- OBJECTIVES -
A: Return the stretch of the court judgment from "1. LORD JUSTICE" through "Ltd and others.", word for word.
B: In the court judgment, what premises did the lease cover?
C: Extend the court judgment past its last sentence.

- TEXT EXCERPT -
MR R DENMAN (Instructed by Messrs Joseph Aaron & Co, Ilford IG2 6LR) appeared on behalf of the Appellant
MR J ALTHAUS (Instructed by Messrs Armstrong & Co, London SE25 3XU) appeared on behalf of the Respondent

____________________

HTML VERSION OF JUDGMENT
____________________

Crown Copyright ©

  1. LORD JUSTICE CHADWICK: The present application is to settle the terms of an order arising out of judgments given in this Court -first, on 21 December 2000 (now reported at [2001] 2 WLR 1638); and second, on 11 July 2001 - in proceedings between Davinia Patricia Bland and Ingram's Estates Ltd and others.
  2. Put very shortly, the effect of those decisions was that Mrs Bland, as equitable chargee of a lease of premises known as 54/56 The Parade, Bourne End, was held entitled to relief from forfeiture of that lease on 26 April 1996 by the then landlords, Ingram's Estates Ltd, against that company and against Mr Fogir Uddin and his wife, Ripon Chowdhery Fogir, the second and third respondents, who had taken a new lease of the premises three days later on 29 April 1996. Mrs Bland was entitled to relief on terms that she paid to Mr and Mrs Uddin the aggregate sum of £23,000-odd in respect of rent accruing before 29 April 1996, the costs of effecting re-entry, and interest and an amount in respect of the notional costs that would have been incurred on an unopposed application for relief in the County Court, but after deduction from that aggregate sum of the costs which she had been awarded on her successful appeal.

- SOURCE EXCERPT -
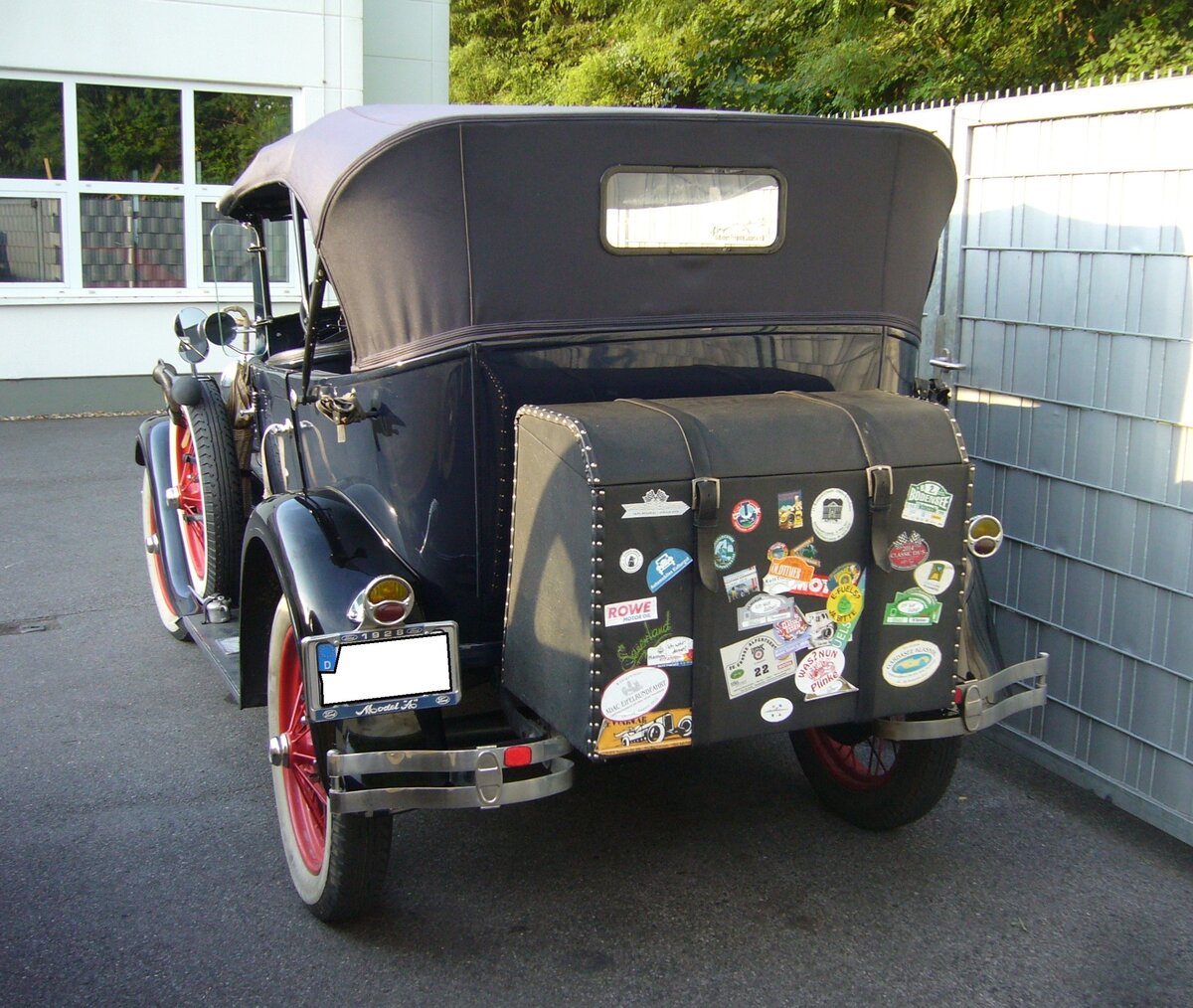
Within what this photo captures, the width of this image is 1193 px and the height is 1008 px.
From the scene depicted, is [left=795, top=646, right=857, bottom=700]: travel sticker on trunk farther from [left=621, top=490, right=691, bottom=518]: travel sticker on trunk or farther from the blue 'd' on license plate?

- EXPECTED ANSWERS -
A:
1. LORD JUSTICE CHADWICK: The present application is to settle the terms of an order arising out of judgments given in this Court -first, on 21 December 2000 (now reported at [2001] 2 WLR 1638); and second, on 11 July 2001 - in proceedings between Davinia Patricia Bland and Ingram's Estates Ltd and others.

B: 54/56 The Parade, Bourne End

C:
  3. Although the second of those judgments was given on 11 July 2001, it has been impossible, so far, for the advisers to Mrs Bland, on the one hand, and Mr and Mrs Uddin, on the other hand, to agree an order to give effect to the decision. In those circumstances, pursuant to the direction given on 11 July, the matter has now been mentioned to me.
  4. There are two points at issue between the parties. The first is whether the relief should be stayed pending a decision of the House of Lords on a petition for permission to appeal which (I am told) has been lodged by the first defendant, Ingram's Estates Ltd. There is no petition for permission to appeal yet lodged on behalf of Mr and Mrs Uddin; nor has it been suggested that there will be.
  5. It is, I think, common ground that a decision whether or not to stay pending the outcome of that petition (and any subsequent appeal if permission to appeal is granted by the House of Lords), really determines - at least for the present - the related question whether relief should be effected in the immediate future (under some accelerated procedure directed for that purpose); or only effected after the amount of the costs have been assessed. Plainly, if there is going to be a stay so as to enable the outcome of the petition to the House of Lords to be known, there is no purpose in having an accelerated procedure to give immediate effect to the relief granted until the outcome is known.
  6. The second question is one which arises only if, and when (after relief has been obtained by the payment of money) the property is then sold under the order which this Court indicated we would make. The question, in that context, is whether the first defendant and the second and third defendants should have liberty to apply in relation to the conduct of the sale.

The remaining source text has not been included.